Alors que les tests sur les voitures autonomes se multiplient aux Etats-Unis et ailleurs, les assureurs ne semblent pas encore s’en préoccuper outre-mesure. D’après une étude réalisée par le cabinet de consultants KPMG auprès de dirigeants de compagnies d’assurance américaines, les trois quarts d’entre eux déclarent ne pas être préparés à l’arrivée de tels véhicules. Et la plupart n’envisagent toujours pas de se pencher sur la question dans les 12 à 18 mois. Ils sont même 23 % à reconnaître ne pas savoir grand-chose, voire rien du tout, sur le sujet. A l’opposé, seules 10 % des compagnies interrogées affirment avoir déjà développé un plan stratégique intégrant cette nouvelle donne.

Pour les assureurs, cela apparaît un sujet d’autant plus lointain qu’ils sont plus de 8 sur 10 à estimer que la voiture sans conducteur n’aura pas d’impact significatif sur leur activité avant 2025. « Mais le changement va arriver beaucoup plus vite que ce que la plupart imaginent », prévient KMPG. Et il sera « profond ». Car si les véhicules autonomes se généralisent sur les routes, c’est bien tout l’écosystème de l’assurance auto qui risque d’être ébranlé.

Au rayon des points positifs, leur apparition devrait normalement entraîner une diminution du nombre d’accidents de la route – qui sont d’origine humaine dans 90 % des cas.
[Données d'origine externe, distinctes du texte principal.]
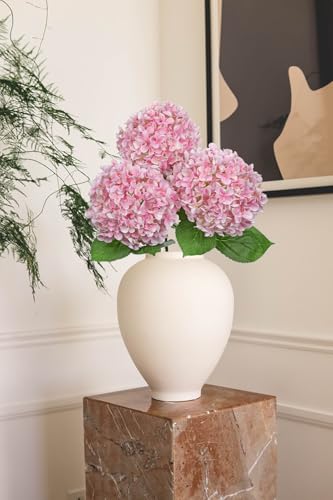 DILATATA 26 Artificial Hydrangea Flower with 66 Large Bloom Realistic Gradient Silk Flowers Faux Hydrangeas for Home Wedding Centerpiece Decor Big Petal Fake Floral Arrangement Indoor Outdoor Display - Image 3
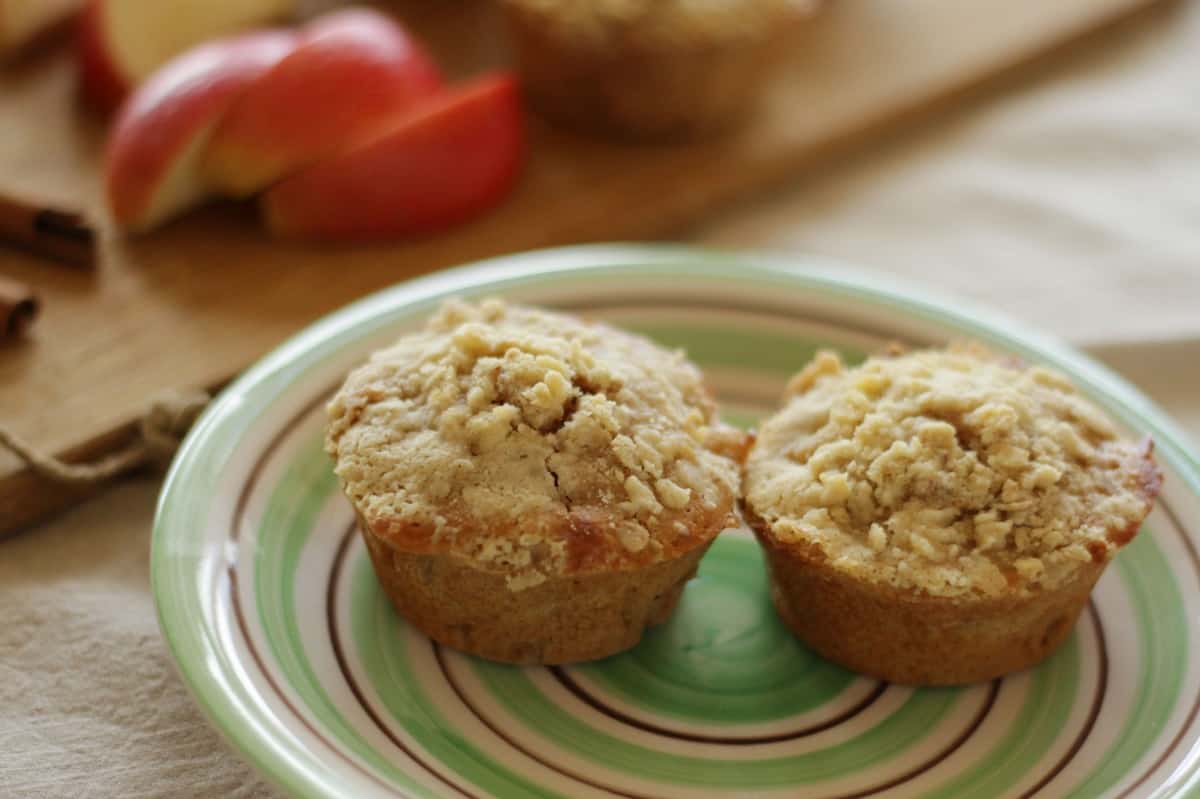 Apple Spice Muffins with Streusel Topping ~ Living on Cookies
Et même si le coût des réparations pourrait augmenter du fait de la technologie embarquée à bord de ces voitures, le coût total des sinistres pourrait baisser de 40 % entre 2013 et 2040 aux Etats-Unis, selon les projections de KMPG ! En toute logique, cette chute devrait se traduire par une baisse des primes d’assurances. A ce stade, la majorité des assureurs interrogés dans cette étude tablent cependant sur un maintien de leur rentabilité opérationnelle.

Autre conséquence prévisible, la structure même du marché devrait considérablement évoluer. Dans un contexte où va aussi se développer la voiture « partagée » ou la voiture « à la demande », la taille du marché de l’assurance auto de particuliers pourrait se réduire à moins de 40 % de sa taille actuelle dans les vingt-cinq prochaines années, d’après KMPG.

A contrario, les lignes commerciales (assurance des flottes de véhicules) devraient représenter une part plus importante du marché. D’autant plus que c’est la responsabilité civile des constructeurs automobiles – mais aussi des fabricants de logiciels – qui devrait être souvent mis en cause en cas d’accident. Pour 94 % des assureurs, il faudra faire évoluer la couverture de la responsabilité civile avec la voiture sans conducteur. Ils pensent aussi que cela va leur offrir de nouvelles opportunités en termes d’offres de produits.

Selon eux, le marché de l’assurance de la voiture autonome devrait aussi attirer de nouveaux compétiteurs. Interrogés sur le rôle que pourrait tenir Google, ils le voient intervenir d’abord comme un fournisseur de données (87 %) mais aussi un distributeur de produits d’assurance (55 %), donc susceptible de les désintermédier.